Graphs are one of the most common data structures in computer science; graph-based modeling of problems is at the heart of many systems we use every day, such as routing in Google Maps or recommending friends on Facebook.

Social Network Analysis (SNA) is a branch of sociology that explores social structures through the use of analytical tools, such as graphs. In this assignment, you will implement basic social network analysis algorithms on a graph extracted from GitHub.

You can find the graph data at this link. The data looks like this (CSV format):

follower,followed
1570,9236
9236,1570
13256,9236
9236,13256
13256,1570
1570,13256

If we take the first line, it means that user 1570 follows user 9236.

Loading the graph

T (10 points): Write a function that takes as input a file name and loads the data into an adjacency list representation.

In [ ]:
def load(graph_file='github.csv'):
    """
    Loads the data from the file in the provided argument into an in-memory
    graph (as an adjacency list)
      """
    pass

Test your implementation:

From now on, you must use the graph returned by load in all the assignments below.

Basic graph metrics

T (10 points): Who are the 10 most connected users?

In [ ]:
def in_degree(graph, node_id):
    pass

def most_connected(graph, n = 10):
    """Returns the ids of the top-n most connected users"""
    pass
    

Hint: it helps if you first define a method called in_degree that calculates the number of incoming edges in to a node.

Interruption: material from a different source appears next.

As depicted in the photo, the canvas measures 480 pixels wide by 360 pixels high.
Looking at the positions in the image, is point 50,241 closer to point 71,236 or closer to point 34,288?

T (10 points): What is the mean and what is the median number of connections?

Computing shortest paths

Shortest paths are the basis for many network measures. You will need to implement Dijkstra algorithm.

T (20 points): Write a function that computes the shortest paths between all node pairs in the graph.

Hint: Choose the appropriate shortest path algorithm for undirected graph with no edge weights. A pair of nodes $(n_1, n_2)$ is, for our purposes, equivalent to the pair $(n_2, n_1)$.

Hint: How to find all unique node pairs? Given that you create a non-duplicate list of all your nodes, you can use Python's itertools.combinations function like so:

{python}
from itertools import combinations
a = [1,2,3,4,5]
pairs = list(combinations(a, 2))
print pairs
In [ ]:
def shortest_path(graph, source):
    pass

def shortest_paths(graph):
    """
    Computes the shortest paths between any pair of nodes in the graph
  
    @return A dictionary whose keys are node pairs and values are sequences
    indicating the shortest path between the node pair.
    """
    pass

Print the first 10 paths here:

Ranking important users

One of the primary uses of SNA is to identify important/influencial nodes. A typical metric we use to quantify the importance of a node is centrality. Several centrality measures exist; for our purposes it is enough to calculate the Betweeness Centrality of each node. The pseudocode to calculate it is given below.

To compute the betweenness of a node $n$

  1. For each pair of nodes $(v1, v2)$, compute the shortest paths between them
  2. For each pair of nodes $(v1, v2)$ determine the fraction of shortest paths that include $n$
  3. Sum this fraction over all pairs of vertices $(v1, v2)$

T (30 points): Write a function that computes the Betweenness centrality for all nodes in the provided network

In [ ]:
def betweenness(graph):
    pass

T (10 points): Use the function above to rank the nodes (users) in terms of importance and print 10 most important users with their importance.